↓

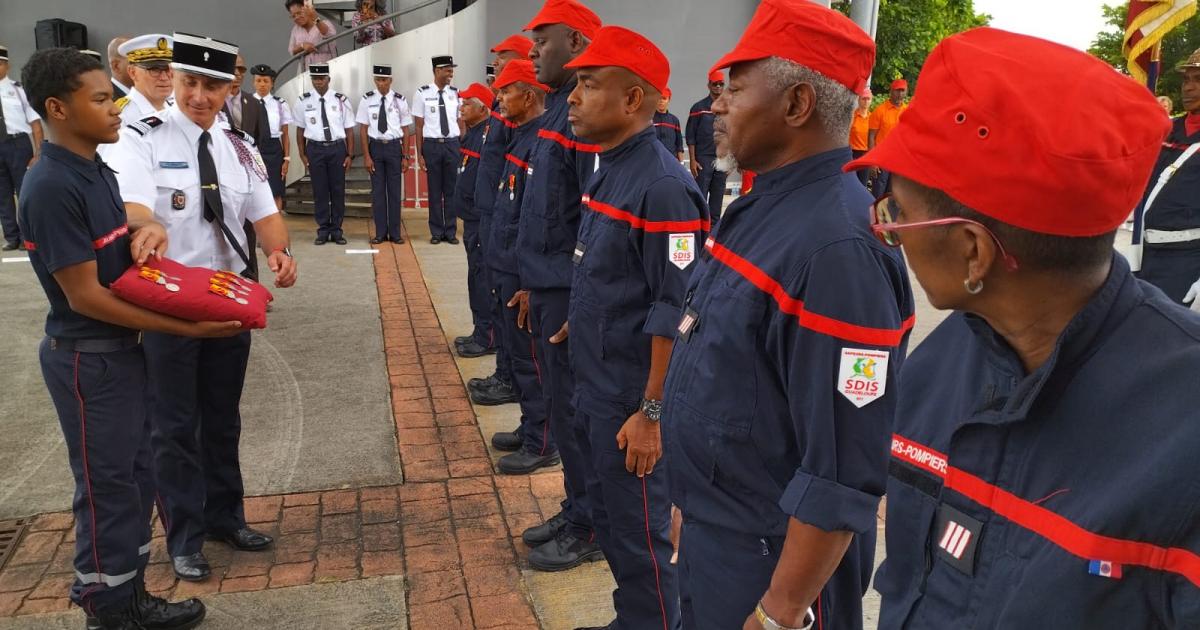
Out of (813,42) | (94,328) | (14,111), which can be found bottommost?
(94,328)

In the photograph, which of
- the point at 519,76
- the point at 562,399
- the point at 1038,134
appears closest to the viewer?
the point at 1038,134

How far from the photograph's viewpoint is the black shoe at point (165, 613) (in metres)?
3.24

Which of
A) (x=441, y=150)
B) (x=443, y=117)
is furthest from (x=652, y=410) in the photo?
(x=443, y=117)

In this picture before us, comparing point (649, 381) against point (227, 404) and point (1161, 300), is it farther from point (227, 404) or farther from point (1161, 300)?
point (227, 404)

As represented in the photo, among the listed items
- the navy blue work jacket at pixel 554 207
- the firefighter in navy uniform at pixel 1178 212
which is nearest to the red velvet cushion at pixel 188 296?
the navy blue work jacket at pixel 554 207

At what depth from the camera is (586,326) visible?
3.13m

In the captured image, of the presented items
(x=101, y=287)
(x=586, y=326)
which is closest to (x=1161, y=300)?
(x=586, y=326)

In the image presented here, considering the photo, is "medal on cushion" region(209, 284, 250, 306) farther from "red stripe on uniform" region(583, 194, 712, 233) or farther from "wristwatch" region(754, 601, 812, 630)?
"wristwatch" region(754, 601, 812, 630)

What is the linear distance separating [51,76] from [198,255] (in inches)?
37.8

↑

## [Problem to solve]
Give all the lines again, leaving out the pictures, and replace "closest" with "nearest" everywhere it occurs. Keep everything else unchanged.

## [The result]
Out of (813,42) | (94,328) | (14,111), which can be found bottommost?
(94,328)

In the photograph, which of
- the point at 519,76
- the point at 562,399
- the point at 1038,134
appears nearest to the viewer?
the point at 1038,134

How far from the photograph's viewpoint is the black shoe at point (165, 613) (in metres)?
3.24

Which of
A) (x=441, y=150)
B) (x=443, y=117)
is furthest from (x=652, y=410) in the photo?
(x=443, y=117)

In this picture before us, comparing point (649, 381) against point (227, 404) and point (1161, 300), is it farther from point (227, 404) or farther from point (1161, 300)?
point (227, 404)

As represented in the photo, among the listed items
- the navy blue work jacket at pixel 554 207
- the firefighter in navy uniform at pixel 1178 212
which is nearest to the red velvet cushion at pixel 188 296?
the navy blue work jacket at pixel 554 207

At what depth from the camera is (586,326) visible?
3.13m

In the captured image, of the presented items
(x=101, y=287)
(x=586, y=326)
which is nearest to (x=1161, y=300)?
(x=586, y=326)

In the image presented here, considering the photo, is "medal on cushion" region(209, 284, 250, 306) farther from "red stripe on uniform" region(583, 194, 712, 233) or farther from "wristwatch" region(754, 601, 812, 630)?
"wristwatch" region(754, 601, 812, 630)

What is the linear distance separating [51,76] from [198,255] (in inches)?
37.8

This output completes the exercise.